» Problem: Print every one of the records below word for word, changing nothing.

» Data shown:

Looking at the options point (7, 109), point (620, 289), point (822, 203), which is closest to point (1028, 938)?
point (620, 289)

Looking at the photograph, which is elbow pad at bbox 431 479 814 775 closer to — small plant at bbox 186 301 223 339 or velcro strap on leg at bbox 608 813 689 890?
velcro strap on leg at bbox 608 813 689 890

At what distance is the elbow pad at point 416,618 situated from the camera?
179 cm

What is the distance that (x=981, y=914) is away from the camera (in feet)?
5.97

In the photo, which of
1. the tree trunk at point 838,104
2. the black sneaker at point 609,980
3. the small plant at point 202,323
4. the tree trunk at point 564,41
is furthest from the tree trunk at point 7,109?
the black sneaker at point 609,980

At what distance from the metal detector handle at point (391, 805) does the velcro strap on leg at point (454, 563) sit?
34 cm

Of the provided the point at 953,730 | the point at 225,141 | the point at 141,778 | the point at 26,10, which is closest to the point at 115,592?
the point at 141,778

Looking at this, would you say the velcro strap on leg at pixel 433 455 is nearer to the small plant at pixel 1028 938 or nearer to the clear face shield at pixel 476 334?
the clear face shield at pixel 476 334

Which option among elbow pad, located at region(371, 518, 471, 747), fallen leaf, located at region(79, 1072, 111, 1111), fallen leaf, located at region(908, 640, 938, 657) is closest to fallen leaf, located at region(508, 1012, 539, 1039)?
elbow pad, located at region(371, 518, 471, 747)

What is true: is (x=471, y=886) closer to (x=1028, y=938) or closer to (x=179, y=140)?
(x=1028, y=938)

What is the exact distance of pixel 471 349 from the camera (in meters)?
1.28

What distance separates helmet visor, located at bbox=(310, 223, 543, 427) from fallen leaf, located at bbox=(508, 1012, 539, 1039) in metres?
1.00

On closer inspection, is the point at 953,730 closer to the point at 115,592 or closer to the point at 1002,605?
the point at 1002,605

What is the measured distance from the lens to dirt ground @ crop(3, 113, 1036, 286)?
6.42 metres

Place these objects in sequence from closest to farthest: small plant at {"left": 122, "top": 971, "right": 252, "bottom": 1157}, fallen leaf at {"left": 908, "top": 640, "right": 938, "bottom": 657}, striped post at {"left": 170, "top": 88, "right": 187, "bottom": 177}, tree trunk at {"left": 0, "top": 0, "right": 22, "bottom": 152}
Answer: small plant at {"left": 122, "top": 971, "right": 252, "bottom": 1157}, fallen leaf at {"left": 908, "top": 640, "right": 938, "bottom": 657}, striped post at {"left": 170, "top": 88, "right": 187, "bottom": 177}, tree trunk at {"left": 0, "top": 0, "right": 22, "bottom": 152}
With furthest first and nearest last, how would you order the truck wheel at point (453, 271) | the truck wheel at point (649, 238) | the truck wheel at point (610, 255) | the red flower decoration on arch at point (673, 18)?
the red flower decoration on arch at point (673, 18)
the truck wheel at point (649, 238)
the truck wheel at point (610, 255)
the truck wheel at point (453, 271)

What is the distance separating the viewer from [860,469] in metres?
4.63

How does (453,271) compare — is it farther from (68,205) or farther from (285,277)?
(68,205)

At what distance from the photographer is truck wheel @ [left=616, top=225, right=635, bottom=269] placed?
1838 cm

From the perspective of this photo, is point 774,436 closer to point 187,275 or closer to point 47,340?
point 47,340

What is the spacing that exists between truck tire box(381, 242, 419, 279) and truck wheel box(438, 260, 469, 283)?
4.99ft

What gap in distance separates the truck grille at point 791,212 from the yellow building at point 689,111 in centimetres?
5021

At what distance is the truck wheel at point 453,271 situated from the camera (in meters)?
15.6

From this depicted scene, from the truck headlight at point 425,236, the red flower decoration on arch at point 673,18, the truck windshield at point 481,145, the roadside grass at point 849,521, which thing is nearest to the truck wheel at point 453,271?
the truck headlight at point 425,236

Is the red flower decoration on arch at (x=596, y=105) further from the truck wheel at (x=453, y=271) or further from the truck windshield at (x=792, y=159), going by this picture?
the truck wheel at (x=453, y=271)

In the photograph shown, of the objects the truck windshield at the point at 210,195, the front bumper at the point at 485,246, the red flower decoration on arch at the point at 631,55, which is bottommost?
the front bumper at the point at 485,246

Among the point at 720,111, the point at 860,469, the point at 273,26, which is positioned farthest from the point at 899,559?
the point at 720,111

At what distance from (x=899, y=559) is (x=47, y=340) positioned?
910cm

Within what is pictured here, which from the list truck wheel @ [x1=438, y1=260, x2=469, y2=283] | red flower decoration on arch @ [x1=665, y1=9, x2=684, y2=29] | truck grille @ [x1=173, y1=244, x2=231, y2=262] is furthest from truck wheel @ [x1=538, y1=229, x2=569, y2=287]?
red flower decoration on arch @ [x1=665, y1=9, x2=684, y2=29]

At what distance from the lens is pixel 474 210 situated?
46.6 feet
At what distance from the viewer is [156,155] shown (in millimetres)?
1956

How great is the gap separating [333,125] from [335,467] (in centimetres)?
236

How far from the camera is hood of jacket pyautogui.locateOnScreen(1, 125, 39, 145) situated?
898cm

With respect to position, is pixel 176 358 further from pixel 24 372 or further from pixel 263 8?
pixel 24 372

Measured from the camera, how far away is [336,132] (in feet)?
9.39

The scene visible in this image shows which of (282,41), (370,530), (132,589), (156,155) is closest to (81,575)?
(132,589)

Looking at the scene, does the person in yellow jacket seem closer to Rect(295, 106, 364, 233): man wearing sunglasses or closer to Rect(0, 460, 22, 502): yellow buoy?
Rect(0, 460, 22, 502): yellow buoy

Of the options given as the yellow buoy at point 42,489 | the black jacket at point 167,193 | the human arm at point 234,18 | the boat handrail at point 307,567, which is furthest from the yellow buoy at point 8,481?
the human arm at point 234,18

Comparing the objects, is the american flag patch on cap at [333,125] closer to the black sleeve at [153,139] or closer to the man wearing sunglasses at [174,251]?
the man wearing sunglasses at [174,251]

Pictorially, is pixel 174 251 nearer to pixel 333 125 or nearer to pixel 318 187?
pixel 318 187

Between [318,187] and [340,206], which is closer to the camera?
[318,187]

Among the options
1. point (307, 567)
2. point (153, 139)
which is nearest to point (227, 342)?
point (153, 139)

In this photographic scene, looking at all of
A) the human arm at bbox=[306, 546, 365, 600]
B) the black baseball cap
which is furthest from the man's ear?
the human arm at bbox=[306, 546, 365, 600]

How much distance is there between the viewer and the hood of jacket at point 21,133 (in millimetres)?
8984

» Solution:
Looking at the options point (7, 109), point (620, 289), point (822, 203), which is closest to point (1028, 938)?
point (620, 289)

Looking at the photograph, which is elbow pad at bbox 431 479 814 775 closer to — small plant at bbox 186 301 223 339 or velcro strap on leg at bbox 608 813 689 890?
velcro strap on leg at bbox 608 813 689 890

At what distance is the elbow pad at point 416,618 situated from the camera?
179 cm

What is the distance that (x=981, y=914) is away from the camera (in feet)?
5.97

In the photo, which of
1. the tree trunk at point 838,104
2. the black sneaker at point 609,980
3. the small plant at point 202,323
4. the tree trunk at point 564,41
is furthest from the tree trunk at point 7,109?
the black sneaker at point 609,980

At what distance from the metal detector handle at point (391, 805) does the velcro strap on leg at point (454, 563) sit?
34 cm

Of the provided the point at 953,730 | the point at 225,141 | the point at 141,778 | the point at 26,10, which is closest to the point at 115,592?
the point at 141,778

Looking at this, would you say the velcro strap on leg at pixel 433 455 is nearer to the small plant at pixel 1028 938 or nearer to the clear face shield at pixel 476 334?
the clear face shield at pixel 476 334

Which option among elbow pad, located at region(371, 518, 471, 747), fallen leaf, located at region(79, 1072, 111, 1111), fallen leaf, located at region(908, 640, 938, 657) is closest to fallen leaf, located at region(508, 1012, 539, 1039)?
elbow pad, located at region(371, 518, 471, 747)

What is true: is (x=471, y=886) closer to (x=1028, y=938) or closer to (x=179, y=140)?
(x=1028, y=938)

What is the exact distance of pixel 471 349 from the camera (in meters)?
1.28

What distance separates helmet visor, located at bbox=(310, 223, 543, 427) from fallen leaf, located at bbox=(508, 1012, 539, 1039) in metres?
1.00

On closer inspection, is the point at 953,730 closer to the point at 115,592 or closer to the point at 1002,605?
the point at 1002,605

What is the measured distance from the lens to dirt ground @ crop(3, 113, 1036, 286)?
6.42 metres

Place these objects in sequence from closest to farthest: small plant at {"left": 122, "top": 971, "right": 252, "bottom": 1157}, fallen leaf at {"left": 908, "top": 640, "right": 938, "bottom": 657}, striped post at {"left": 170, "top": 88, "right": 187, "bottom": 177}, tree trunk at {"left": 0, "top": 0, "right": 22, "bottom": 152}
Answer: small plant at {"left": 122, "top": 971, "right": 252, "bottom": 1157}, fallen leaf at {"left": 908, "top": 640, "right": 938, "bottom": 657}, striped post at {"left": 170, "top": 88, "right": 187, "bottom": 177}, tree trunk at {"left": 0, "top": 0, "right": 22, "bottom": 152}
With furthest first and nearest last, how would you order the truck wheel at point (453, 271) | the truck wheel at point (649, 238) | the truck wheel at point (610, 255) | the red flower decoration on arch at point (673, 18)?
the red flower decoration on arch at point (673, 18)
the truck wheel at point (649, 238)
the truck wheel at point (610, 255)
the truck wheel at point (453, 271)

What is the distance separating the viewer from [860,469] in metres?
4.63

How does (453,271) compare — is it farther from (68,205) or farther from (285,277)?
(68,205)

At what distance from the photographer is truck wheel @ [left=616, top=225, right=635, bottom=269] placed?
1838 cm

From the perspective of this photo, is point 774,436 closer to point 187,275 or closer to point 47,340?
point 47,340

What is the spacing that exists between truck tire box(381, 242, 419, 279) and truck wheel box(438, 260, 469, 283)?
4.99ft

What gap in distance separates the truck grille at point 791,212 from the yellow building at point 689,111 in centimetres?
5021

At what distance is the truck wheel at point 453,271 situated from the camera (in meters)?
15.6

From this depicted scene, from the truck headlight at point 425,236, the red flower decoration on arch at point 673,18, the truck windshield at point 481,145, the roadside grass at point 849,521, which thing is nearest to the truck wheel at point 453,271?
the truck headlight at point 425,236

Is the red flower decoration on arch at (x=596, y=105) further from the truck wheel at (x=453, y=271) or further from the truck windshield at (x=792, y=159), going by this picture?
the truck wheel at (x=453, y=271)

In the photograph shown, of the objects the truck windshield at the point at 210,195, the front bumper at the point at 485,246, the red flower decoration on arch at the point at 631,55, which is bottommost?
the front bumper at the point at 485,246

Among the point at 720,111, the point at 860,469, the point at 273,26, which is positioned farthest from the point at 899,559?
the point at 720,111

At what distance from (x=899, y=559) is (x=47, y=340) positioned?
910cm

Within what is pictured here, which from the list truck wheel @ [x1=438, y1=260, x2=469, y2=283] | red flower decoration on arch @ [x1=665, y1=9, x2=684, y2=29] | truck grille @ [x1=173, y1=244, x2=231, y2=262] is furthest from truck wheel @ [x1=538, y1=229, x2=569, y2=287]?
red flower decoration on arch @ [x1=665, y1=9, x2=684, y2=29]

At what distance from the lens is pixel 474 210 situated?
46.6 feet
At what distance from the viewer is [156,155] shown (in millimetres)?
1956

How great is the gap separating [333,125] from [335,467] (in centimetres)?
236

How far from the camera is hood of jacket pyautogui.locateOnScreen(1, 125, 39, 145) situated?
898cm

With respect to position, is pixel 176 358 further from pixel 24 372 or further from pixel 263 8?
pixel 24 372

Measured from the camera, how far away is [336,132] (in feet)?
9.39

The scene visible in this image shows which of (282,41), (370,530), (132,589), (156,155) is closest to (81,575)?
(132,589)

Looking at the scene, does the person in yellow jacket seem closer to Rect(295, 106, 364, 233): man wearing sunglasses or closer to Rect(0, 460, 22, 502): yellow buoy?
Rect(0, 460, 22, 502): yellow buoy

Of the options given as the yellow buoy at point 42,489 | the black jacket at point 167,193 | the human arm at point 234,18 | the boat handrail at point 307,567, which is furthest from the yellow buoy at point 8,481?
the human arm at point 234,18

Comparing the objects, is the american flag patch on cap at [333,125] closer to the black sleeve at [153,139] or closer to the man wearing sunglasses at [174,251]?
the man wearing sunglasses at [174,251]

Pictorially, is pixel 174 251 nearer to pixel 333 125 or nearer to pixel 318 187?
pixel 318 187

Between [318,187] and [340,206], which is closer to the camera?
[318,187]

Among the options
1. point (307, 567)
2. point (153, 139)
which is nearest to point (227, 342)?
point (153, 139)

In this photographic scene, looking at all of
A) the human arm at bbox=[306, 546, 365, 600]
B) the black baseball cap
which is furthest from the man's ear?
the human arm at bbox=[306, 546, 365, 600]

How much distance is there between the viewer and the hood of jacket at point 21,133 (in millimetres)?
8984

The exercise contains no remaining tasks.